• TASK DETAILS:
Tally the lines below that contain the string "located", where case counts, and give only the number.

Rows of spatial question data:
....................

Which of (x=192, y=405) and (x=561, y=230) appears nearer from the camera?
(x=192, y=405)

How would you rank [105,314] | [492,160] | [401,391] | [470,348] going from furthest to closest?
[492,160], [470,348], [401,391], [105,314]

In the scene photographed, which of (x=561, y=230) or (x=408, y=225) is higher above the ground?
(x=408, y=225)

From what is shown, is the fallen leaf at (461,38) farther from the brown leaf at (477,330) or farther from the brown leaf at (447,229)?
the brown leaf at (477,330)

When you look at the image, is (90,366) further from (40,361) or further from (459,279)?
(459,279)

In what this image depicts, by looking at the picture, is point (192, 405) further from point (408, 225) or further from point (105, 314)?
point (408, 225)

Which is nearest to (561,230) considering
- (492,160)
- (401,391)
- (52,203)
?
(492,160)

....................

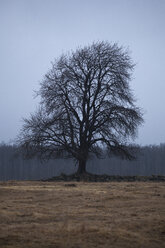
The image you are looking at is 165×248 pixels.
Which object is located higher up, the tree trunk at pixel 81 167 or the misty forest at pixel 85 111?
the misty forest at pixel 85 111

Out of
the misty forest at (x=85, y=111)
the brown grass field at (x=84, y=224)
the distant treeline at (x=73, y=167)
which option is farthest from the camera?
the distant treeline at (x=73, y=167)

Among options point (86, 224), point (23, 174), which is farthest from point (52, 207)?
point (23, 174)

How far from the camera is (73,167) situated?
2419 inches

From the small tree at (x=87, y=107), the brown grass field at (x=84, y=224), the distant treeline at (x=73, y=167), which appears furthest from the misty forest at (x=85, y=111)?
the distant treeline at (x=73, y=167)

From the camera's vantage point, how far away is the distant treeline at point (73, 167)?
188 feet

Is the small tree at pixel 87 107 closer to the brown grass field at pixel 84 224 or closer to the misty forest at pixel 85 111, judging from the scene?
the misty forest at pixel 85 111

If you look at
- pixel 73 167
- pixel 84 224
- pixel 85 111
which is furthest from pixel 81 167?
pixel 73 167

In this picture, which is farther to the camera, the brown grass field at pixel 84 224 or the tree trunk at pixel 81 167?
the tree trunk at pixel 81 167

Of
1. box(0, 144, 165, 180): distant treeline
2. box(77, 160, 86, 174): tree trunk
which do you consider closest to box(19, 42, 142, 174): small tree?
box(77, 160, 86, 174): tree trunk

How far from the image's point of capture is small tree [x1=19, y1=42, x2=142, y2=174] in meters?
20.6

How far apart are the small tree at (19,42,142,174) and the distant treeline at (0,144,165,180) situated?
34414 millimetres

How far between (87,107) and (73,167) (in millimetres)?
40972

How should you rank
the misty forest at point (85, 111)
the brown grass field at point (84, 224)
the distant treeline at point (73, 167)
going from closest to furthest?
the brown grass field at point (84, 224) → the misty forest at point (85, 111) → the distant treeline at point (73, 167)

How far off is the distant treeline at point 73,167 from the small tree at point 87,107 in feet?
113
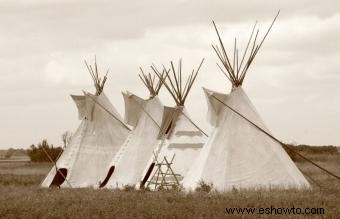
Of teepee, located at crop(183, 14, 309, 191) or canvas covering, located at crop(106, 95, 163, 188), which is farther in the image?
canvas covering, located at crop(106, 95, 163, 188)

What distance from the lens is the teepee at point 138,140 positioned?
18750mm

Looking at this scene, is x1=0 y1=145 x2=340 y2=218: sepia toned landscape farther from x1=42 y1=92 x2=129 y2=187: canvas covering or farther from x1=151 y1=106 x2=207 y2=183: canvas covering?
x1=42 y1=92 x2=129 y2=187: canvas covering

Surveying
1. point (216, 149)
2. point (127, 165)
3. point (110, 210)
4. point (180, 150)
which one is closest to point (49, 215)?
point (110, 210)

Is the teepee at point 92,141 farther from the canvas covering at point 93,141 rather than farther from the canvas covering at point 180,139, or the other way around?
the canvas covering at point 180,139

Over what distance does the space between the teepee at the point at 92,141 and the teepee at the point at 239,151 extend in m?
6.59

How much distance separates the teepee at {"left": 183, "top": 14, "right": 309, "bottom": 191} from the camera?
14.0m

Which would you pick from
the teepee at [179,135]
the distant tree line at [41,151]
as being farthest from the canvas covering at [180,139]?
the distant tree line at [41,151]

....................

• THE OUTPUT:
3